▽

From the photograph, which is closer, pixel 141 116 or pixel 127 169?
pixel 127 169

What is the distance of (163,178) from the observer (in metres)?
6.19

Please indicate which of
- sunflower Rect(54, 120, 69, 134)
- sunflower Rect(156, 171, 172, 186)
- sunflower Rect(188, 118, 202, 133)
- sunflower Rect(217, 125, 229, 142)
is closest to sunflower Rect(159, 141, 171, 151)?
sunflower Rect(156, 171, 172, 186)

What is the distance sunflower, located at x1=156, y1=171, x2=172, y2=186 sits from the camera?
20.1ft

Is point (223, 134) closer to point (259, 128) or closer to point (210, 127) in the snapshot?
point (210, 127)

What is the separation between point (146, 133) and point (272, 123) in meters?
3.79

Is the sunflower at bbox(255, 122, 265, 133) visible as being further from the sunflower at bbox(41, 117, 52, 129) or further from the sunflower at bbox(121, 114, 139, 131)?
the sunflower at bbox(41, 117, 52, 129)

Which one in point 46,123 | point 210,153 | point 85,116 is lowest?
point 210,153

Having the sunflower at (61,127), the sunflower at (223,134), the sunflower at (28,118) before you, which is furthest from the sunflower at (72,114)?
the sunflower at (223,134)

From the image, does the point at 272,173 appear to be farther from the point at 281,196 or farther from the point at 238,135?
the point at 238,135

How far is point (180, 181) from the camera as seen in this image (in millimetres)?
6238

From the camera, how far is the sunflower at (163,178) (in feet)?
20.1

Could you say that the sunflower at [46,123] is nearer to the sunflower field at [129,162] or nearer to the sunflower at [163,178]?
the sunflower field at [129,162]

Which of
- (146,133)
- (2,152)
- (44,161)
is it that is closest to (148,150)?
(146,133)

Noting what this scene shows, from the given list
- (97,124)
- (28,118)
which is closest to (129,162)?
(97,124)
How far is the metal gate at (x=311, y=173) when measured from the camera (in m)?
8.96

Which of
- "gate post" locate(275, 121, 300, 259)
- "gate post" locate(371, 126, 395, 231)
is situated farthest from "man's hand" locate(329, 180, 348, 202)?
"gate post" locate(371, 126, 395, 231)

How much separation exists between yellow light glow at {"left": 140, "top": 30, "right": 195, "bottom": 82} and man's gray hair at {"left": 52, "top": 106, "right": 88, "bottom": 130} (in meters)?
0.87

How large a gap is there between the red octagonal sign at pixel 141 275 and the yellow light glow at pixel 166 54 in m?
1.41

△

◆ DIRECTIONS FOR THIS TASK:
Can you convert the lines from the one with "How large a" through the end of the records into a Markdown table with the columns Row and Line, leaving out blank lines?

◆ OUTPUT OF THE TASK:
| Row | Line |
|---|---|
| 1 | How large a gap is there between the red octagonal sign at pixel 141 275 and the yellow light glow at pixel 166 54 in m? |
| 2 | 1.41 |